On the night of 13 September 1930, Chalmers was stabbed during a confrontation with a 55-year-old hawker, Maurice Alexander, near West Perth's Clarendon Hotel, in an area known locally as the "sand patch". Earlier in the night, Chalmers had eaten dinner at the hotel and it was there that he met George Maloney, with whom he walked to the sand patch, a vacant block on Fitzgerald Street. The pair were there to search for Maloney's hat, which had been lost when Maloney was involved in a fight that afternoon, with a man named Bob Brown. At the scene, Chalmers began talking to Alexander, who had an adjoining property, which they both headed to. Maloney eventually gave up on finding his hat and went over to Chalmers, who was by then involved in a fight with Alexander on the verandah. Maloney intervened and was stabbed by Alexander with a table knife, along with Chalmers. Both Chalmers and Maloney, the latter with non life-threatening injuries, fled towards the Clarendon Hotel, where they were given medical assistance by the manager, before being taken to hospital.
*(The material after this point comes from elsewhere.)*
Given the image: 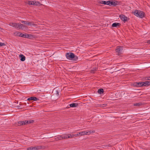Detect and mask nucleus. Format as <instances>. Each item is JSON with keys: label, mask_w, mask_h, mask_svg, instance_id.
<instances>
[{"label": "nucleus", "mask_w": 150, "mask_h": 150, "mask_svg": "<svg viewBox=\"0 0 150 150\" xmlns=\"http://www.w3.org/2000/svg\"><path fill=\"white\" fill-rule=\"evenodd\" d=\"M78 105V104L77 103H73L69 104L70 107L72 108L76 107Z\"/></svg>", "instance_id": "15"}, {"label": "nucleus", "mask_w": 150, "mask_h": 150, "mask_svg": "<svg viewBox=\"0 0 150 150\" xmlns=\"http://www.w3.org/2000/svg\"><path fill=\"white\" fill-rule=\"evenodd\" d=\"M104 92V91L103 89L100 88L98 90V92L99 94H101L103 93Z\"/></svg>", "instance_id": "24"}, {"label": "nucleus", "mask_w": 150, "mask_h": 150, "mask_svg": "<svg viewBox=\"0 0 150 150\" xmlns=\"http://www.w3.org/2000/svg\"><path fill=\"white\" fill-rule=\"evenodd\" d=\"M28 21H21V23H22L24 24H27V25L28 24Z\"/></svg>", "instance_id": "30"}, {"label": "nucleus", "mask_w": 150, "mask_h": 150, "mask_svg": "<svg viewBox=\"0 0 150 150\" xmlns=\"http://www.w3.org/2000/svg\"><path fill=\"white\" fill-rule=\"evenodd\" d=\"M109 1H100L99 2V3L101 4H103L105 5H108L109 4Z\"/></svg>", "instance_id": "11"}, {"label": "nucleus", "mask_w": 150, "mask_h": 150, "mask_svg": "<svg viewBox=\"0 0 150 150\" xmlns=\"http://www.w3.org/2000/svg\"><path fill=\"white\" fill-rule=\"evenodd\" d=\"M19 57L21 58L20 60L21 61H24L25 60V57L24 55L22 54L19 55Z\"/></svg>", "instance_id": "18"}, {"label": "nucleus", "mask_w": 150, "mask_h": 150, "mask_svg": "<svg viewBox=\"0 0 150 150\" xmlns=\"http://www.w3.org/2000/svg\"><path fill=\"white\" fill-rule=\"evenodd\" d=\"M118 5V2L115 1H109V6L112 5L114 6H115Z\"/></svg>", "instance_id": "7"}, {"label": "nucleus", "mask_w": 150, "mask_h": 150, "mask_svg": "<svg viewBox=\"0 0 150 150\" xmlns=\"http://www.w3.org/2000/svg\"><path fill=\"white\" fill-rule=\"evenodd\" d=\"M119 17L120 18L121 20L123 21L125 23L127 20V18L124 15H121L119 16Z\"/></svg>", "instance_id": "6"}, {"label": "nucleus", "mask_w": 150, "mask_h": 150, "mask_svg": "<svg viewBox=\"0 0 150 150\" xmlns=\"http://www.w3.org/2000/svg\"><path fill=\"white\" fill-rule=\"evenodd\" d=\"M122 47H120L116 49V52L118 54H119L122 53Z\"/></svg>", "instance_id": "8"}, {"label": "nucleus", "mask_w": 150, "mask_h": 150, "mask_svg": "<svg viewBox=\"0 0 150 150\" xmlns=\"http://www.w3.org/2000/svg\"><path fill=\"white\" fill-rule=\"evenodd\" d=\"M27 150H33V146H31L27 148Z\"/></svg>", "instance_id": "31"}, {"label": "nucleus", "mask_w": 150, "mask_h": 150, "mask_svg": "<svg viewBox=\"0 0 150 150\" xmlns=\"http://www.w3.org/2000/svg\"><path fill=\"white\" fill-rule=\"evenodd\" d=\"M17 34L18 36H19L20 37H22L25 38H26V37H28L27 36H28V35H27V34H23V33H17Z\"/></svg>", "instance_id": "9"}, {"label": "nucleus", "mask_w": 150, "mask_h": 150, "mask_svg": "<svg viewBox=\"0 0 150 150\" xmlns=\"http://www.w3.org/2000/svg\"><path fill=\"white\" fill-rule=\"evenodd\" d=\"M91 133V131H84L79 132L76 134H68V137L69 138H72L74 137H76L79 135L82 136L86 134L89 135Z\"/></svg>", "instance_id": "1"}, {"label": "nucleus", "mask_w": 150, "mask_h": 150, "mask_svg": "<svg viewBox=\"0 0 150 150\" xmlns=\"http://www.w3.org/2000/svg\"><path fill=\"white\" fill-rule=\"evenodd\" d=\"M111 146L110 145L109 146Z\"/></svg>", "instance_id": "38"}, {"label": "nucleus", "mask_w": 150, "mask_h": 150, "mask_svg": "<svg viewBox=\"0 0 150 150\" xmlns=\"http://www.w3.org/2000/svg\"><path fill=\"white\" fill-rule=\"evenodd\" d=\"M68 134H64L62 135H58L55 139L56 140H61L63 139H67L68 137Z\"/></svg>", "instance_id": "3"}, {"label": "nucleus", "mask_w": 150, "mask_h": 150, "mask_svg": "<svg viewBox=\"0 0 150 150\" xmlns=\"http://www.w3.org/2000/svg\"><path fill=\"white\" fill-rule=\"evenodd\" d=\"M34 122L33 120H26V125L33 123Z\"/></svg>", "instance_id": "22"}, {"label": "nucleus", "mask_w": 150, "mask_h": 150, "mask_svg": "<svg viewBox=\"0 0 150 150\" xmlns=\"http://www.w3.org/2000/svg\"><path fill=\"white\" fill-rule=\"evenodd\" d=\"M143 81L137 82L135 83L136 84L135 86L139 87L143 86Z\"/></svg>", "instance_id": "10"}, {"label": "nucleus", "mask_w": 150, "mask_h": 150, "mask_svg": "<svg viewBox=\"0 0 150 150\" xmlns=\"http://www.w3.org/2000/svg\"><path fill=\"white\" fill-rule=\"evenodd\" d=\"M17 108L18 109L20 108V107L18 105L17 107Z\"/></svg>", "instance_id": "36"}, {"label": "nucleus", "mask_w": 150, "mask_h": 150, "mask_svg": "<svg viewBox=\"0 0 150 150\" xmlns=\"http://www.w3.org/2000/svg\"><path fill=\"white\" fill-rule=\"evenodd\" d=\"M9 25L13 27H14L15 28H20L19 24L18 23H9Z\"/></svg>", "instance_id": "5"}, {"label": "nucleus", "mask_w": 150, "mask_h": 150, "mask_svg": "<svg viewBox=\"0 0 150 150\" xmlns=\"http://www.w3.org/2000/svg\"><path fill=\"white\" fill-rule=\"evenodd\" d=\"M100 105V107L103 108V107H106L107 106V104H101V105Z\"/></svg>", "instance_id": "27"}, {"label": "nucleus", "mask_w": 150, "mask_h": 150, "mask_svg": "<svg viewBox=\"0 0 150 150\" xmlns=\"http://www.w3.org/2000/svg\"><path fill=\"white\" fill-rule=\"evenodd\" d=\"M97 69L96 67L94 68L91 70V73L93 74L95 72V71H97Z\"/></svg>", "instance_id": "21"}, {"label": "nucleus", "mask_w": 150, "mask_h": 150, "mask_svg": "<svg viewBox=\"0 0 150 150\" xmlns=\"http://www.w3.org/2000/svg\"><path fill=\"white\" fill-rule=\"evenodd\" d=\"M134 14L136 16L141 18L144 17L145 16V13L144 12L137 10L135 11Z\"/></svg>", "instance_id": "2"}, {"label": "nucleus", "mask_w": 150, "mask_h": 150, "mask_svg": "<svg viewBox=\"0 0 150 150\" xmlns=\"http://www.w3.org/2000/svg\"><path fill=\"white\" fill-rule=\"evenodd\" d=\"M18 124H20V125H26V120L19 121L18 122Z\"/></svg>", "instance_id": "12"}, {"label": "nucleus", "mask_w": 150, "mask_h": 150, "mask_svg": "<svg viewBox=\"0 0 150 150\" xmlns=\"http://www.w3.org/2000/svg\"><path fill=\"white\" fill-rule=\"evenodd\" d=\"M42 148V146H33V150H36L41 149Z\"/></svg>", "instance_id": "16"}, {"label": "nucleus", "mask_w": 150, "mask_h": 150, "mask_svg": "<svg viewBox=\"0 0 150 150\" xmlns=\"http://www.w3.org/2000/svg\"><path fill=\"white\" fill-rule=\"evenodd\" d=\"M78 59V57L76 55H75L74 54V57L71 60H72L74 61H77Z\"/></svg>", "instance_id": "20"}, {"label": "nucleus", "mask_w": 150, "mask_h": 150, "mask_svg": "<svg viewBox=\"0 0 150 150\" xmlns=\"http://www.w3.org/2000/svg\"><path fill=\"white\" fill-rule=\"evenodd\" d=\"M147 43L149 44H150V40L147 41Z\"/></svg>", "instance_id": "35"}, {"label": "nucleus", "mask_w": 150, "mask_h": 150, "mask_svg": "<svg viewBox=\"0 0 150 150\" xmlns=\"http://www.w3.org/2000/svg\"><path fill=\"white\" fill-rule=\"evenodd\" d=\"M120 25V24L119 23H114L112 25V26L113 27H116L119 26Z\"/></svg>", "instance_id": "17"}, {"label": "nucleus", "mask_w": 150, "mask_h": 150, "mask_svg": "<svg viewBox=\"0 0 150 150\" xmlns=\"http://www.w3.org/2000/svg\"><path fill=\"white\" fill-rule=\"evenodd\" d=\"M20 28H18V29H24V27H25V26L24 25L20 24H19Z\"/></svg>", "instance_id": "25"}, {"label": "nucleus", "mask_w": 150, "mask_h": 150, "mask_svg": "<svg viewBox=\"0 0 150 150\" xmlns=\"http://www.w3.org/2000/svg\"><path fill=\"white\" fill-rule=\"evenodd\" d=\"M33 1H30L28 2V4L29 5H33Z\"/></svg>", "instance_id": "29"}, {"label": "nucleus", "mask_w": 150, "mask_h": 150, "mask_svg": "<svg viewBox=\"0 0 150 150\" xmlns=\"http://www.w3.org/2000/svg\"><path fill=\"white\" fill-rule=\"evenodd\" d=\"M5 45V43L0 42V47L4 46Z\"/></svg>", "instance_id": "32"}, {"label": "nucleus", "mask_w": 150, "mask_h": 150, "mask_svg": "<svg viewBox=\"0 0 150 150\" xmlns=\"http://www.w3.org/2000/svg\"><path fill=\"white\" fill-rule=\"evenodd\" d=\"M142 105L141 103H135L134 104V106H139Z\"/></svg>", "instance_id": "26"}, {"label": "nucleus", "mask_w": 150, "mask_h": 150, "mask_svg": "<svg viewBox=\"0 0 150 150\" xmlns=\"http://www.w3.org/2000/svg\"><path fill=\"white\" fill-rule=\"evenodd\" d=\"M27 35H28V36H27L28 37H26V38H30V37H30V36H32V35H31L27 34Z\"/></svg>", "instance_id": "33"}, {"label": "nucleus", "mask_w": 150, "mask_h": 150, "mask_svg": "<svg viewBox=\"0 0 150 150\" xmlns=\"http://www.w3.org/2000/svg\"><path fill=\"white\" fill-rule=\"evenodd\" d=\"M1 27H0V29H1Z\"/></svg>", "instance_id": "39"}, {"label": "nucleus", "mask_w": 150, "mask_h": 150, "mask_svg": "<svg viewBox=\"0 0 150 150\" xmlns=\"http://www.w3.org/2000/svg\"><path fill=\"white\" fill-rule=\"evenodd\" d=\"M146 80H150V76H149L146 78Z\"/></svg>", "instance_id": "34"}, {"label": "nucleus", "mask_w": 150, "mask_h": 150, "mask_svg": "<svg viewBox=\"0 0 150 150\" xmlns=\"http://www.w3.org/2000/svg\"><path fill=\"white\" fill-rule=\"evenodd\" d=\"M91 133H94L95 132V131H91Z\"/></svg>", "instance_id": "37"}, {"label": "nucleus", "mask_w": 150, "mask_h": 150, "mask_svg": "<svg viewBox=\"0 0 150 150\" xmlns=\"http://www.w3.org/2000/svg\"><path fill=\"white\" fill-rule=\"evenodd\" d=\"M53 92L54 93V94H56L57 96L59 97V92L57 90H56L54 89Z\"/></svg>", "instance_id": "19"}, {"label": "nucleus", "mask_w": 150, "mask_h": 150, "mask_svg": "<svg viewBox=\"0 0 150 150\" xmlns=\"http://www.w3.org/2000/svg\"><path fill=\"white\" fill-rule=\"evenodd\" d=\"M143 86L150 85V81H143Z\"/></svg>", "instance_id": "14"}, {"label": "nucleus", "mask_w": 150, "mask_h": 150, "mask_svg": "<svg viewBox=\"0 0 150 150\" xmlns=\"http://www.w3.org/2000/svg\"><path fill=\"white\" fill-rule=\"evenodd\" d=\"M33 5L34 6H38L40 4V3L38 1H33Z\"/></svg>", "instance_id": "23"}, {"label": "nucleus", "mask_w": 150, "mask_h": 150, "mask_svg": "<svg viewBox=\"0 0 150 150\" xmlns=\"http://www.w3.org/2000/svg\"><path fill=\"white\" fill-rule=\"evenodd\" d=\"M74 54L72 52H67L66 54V56L67 59L70 60H71L74 57Z\"/></svg>", "instance_id": "4"}, {"label": "nucleus", "mask_w": 150, "mask_h": 150, "mask_svg": "<svg viewBox=\"0 0 150 150\" xmlns=\"http://www.w3.org/2000/svg\"><path fill=\"white\" fill-rule=\"evenodd\" d=\"M38 98L35 97H31L28 98V100H38Z\"/></svg>", "instance_id": "13"}, {"label": "nucleus", "mask_w": 150, "mask_h": 150, "mask_svg": "<svg viewBox=\"0 0 150 150\" xmlns=\"http://www.w3.org/2000/svg\"><path fill=\"white\" fill-rule=\"evenodd\" d=\"M28 25H30L31 26H32L33 25H34V23H33L32 22H28Z\"/></svg>", "instance_id": "28"}]
</instances>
At the hospital, Chalmers made a deposition, in which he identified Alexander as the man who stabbed him.

Chalmers, who had suffered wounds to his arm and abdomen, died of his injuries the following day.

Alexander was found guilty of manslaughter and sentenced to six year imprisonment, which was less than would have been imposed had the jury not recommended mercy, on account of "extreme provocation". It was argued by the crown by Chalmers had struck Alexander because he believed he was "behaving indecently".

At the time of his death, Chalmers had been employed as a foreman with Shell Oil, a job he had held since returning to Western Australia.